Mortality damage function derived from systematic research synthesis estimates the mortality damage function: \(\delta ({T}_{t})={\beta }_{1} {T}_{t}+{\beta }_{2}{{T}_{t}}^{2}\) where \({T}_{t}\) is the increase in global average atmospheric temperatures above preindustrial, \({\beta }_{i}\in\){\({\beta }_{1},{\beta }_{2}\)} are the estimated coefficients, and \(\delta ({T}_{t})\) is the % increase in the mortality rate (where for instance 0.05 represents a 5% increase in the mortality rate). See Supplementary Materials for detailed explanation of methods.

The reciprocal of the MCC is equivalent to the metric tons of additional emissions that cause one excess death from 2020 to 2100 on the margin. An MCC of 2.26 × 10−4 implies that emitting an additional 4,434 additional metric tons of carbon dioxide in 2020—equivalent to the lifetime emissions of 3.5 average Americans, 146.2 Nigerians, and 12.8 average world people—causes one excess death. Average lifetime emissions are calculated as the 2017 carbon dioxide emissions production per capita75 multiplied by 2017 life expectancy at birth76.

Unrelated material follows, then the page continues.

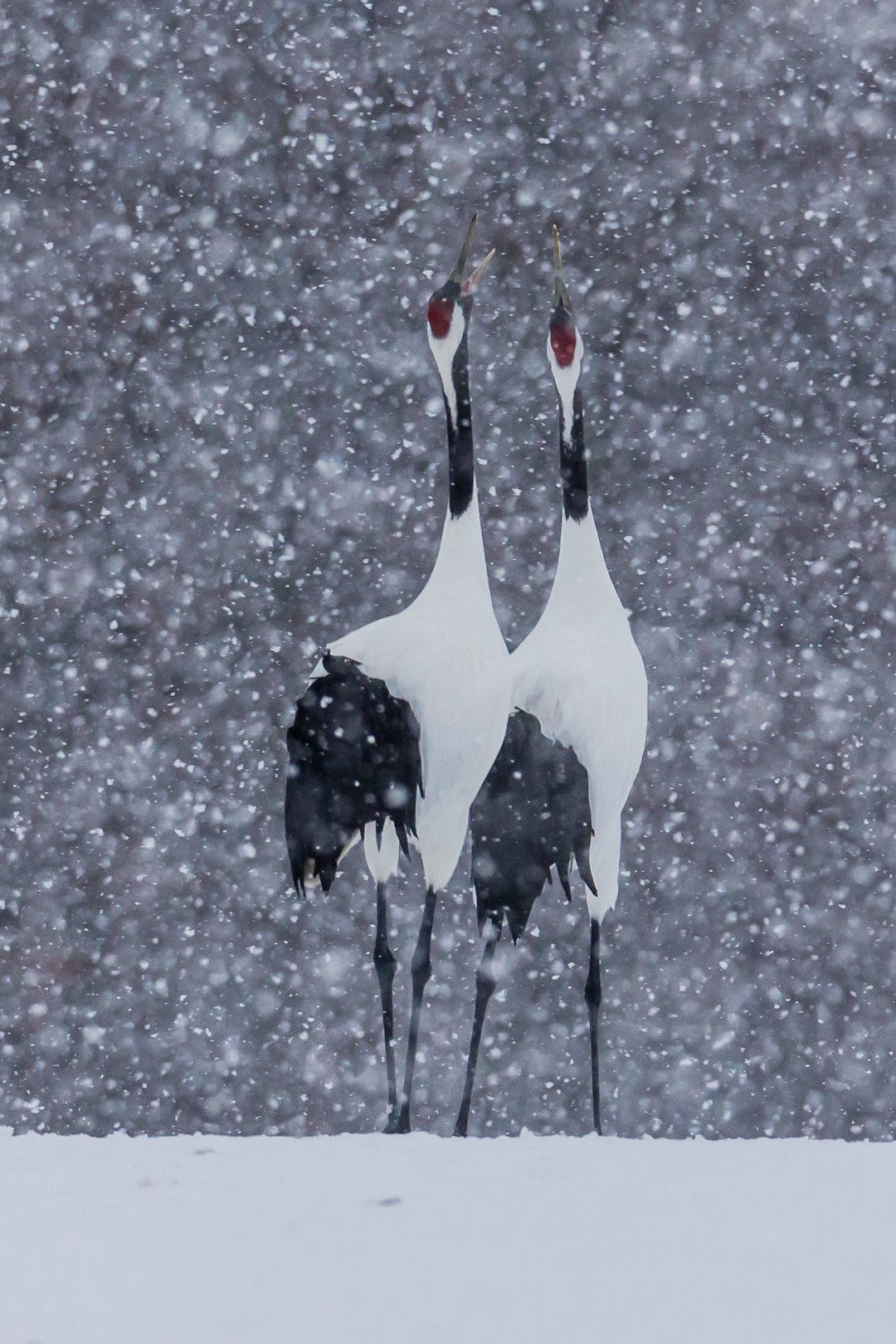 журавль, зима, пара, снег, япония, Роман Мурушкин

Calculating the SCC in DICE-EMR

The 2020 SCC is determined by the following equation1:

$$\begin{array}{c}{\mathrm {SCC}}(2020)=\frac{\frac{\partial W}{\partial E(2020)}}{\frac{\partial W}{\partial C(2020)}}\end{array}$$
(4)

See Fig. 5 for variable names and explanations. \(\frac{\partial W}{\partial E(2020)}\) represents the welfare damage from marginal emissions and dividing it by the term \(\frac{\partial W}{\partial C(2020)}\) turns this welfare loss into 2020 consumption-equivalent units. Focusing on the damage term (the SCC numerator), the welfare loss in DICE-2016 simplifies to the following equation (see Supplementary Materials for full derivation):

$$\begin{array}{c}\mathop{\sum }\limits_{t=2020}^{t=2510}\frac{\partial u({c}_{t})}{\partial {c}_{t}}\frac{\partial {c}_{t}}{\partial E(2020)}{L}_{t}{R}_{t}\end{array}$$
(5)

As the equation shows, emissions in DICE-2016 cause damages only through their effect on reduced consumption. \(\frac{\partial {c}_{t}}{\partial E(2020)}\) is the loss in the average person’s consumption multiplied by the marginal utility of consumption, \(\frac{\partial u({c}_{t})}{\partial {c}_{t}}\), and then scaled by the exogenously determined population. The marginal welfare loss from a marginal 2020 emission is determined in each period of the model and then aggregated across time and discounted by the exogenous rate of social time preference, \({R}_{t}\).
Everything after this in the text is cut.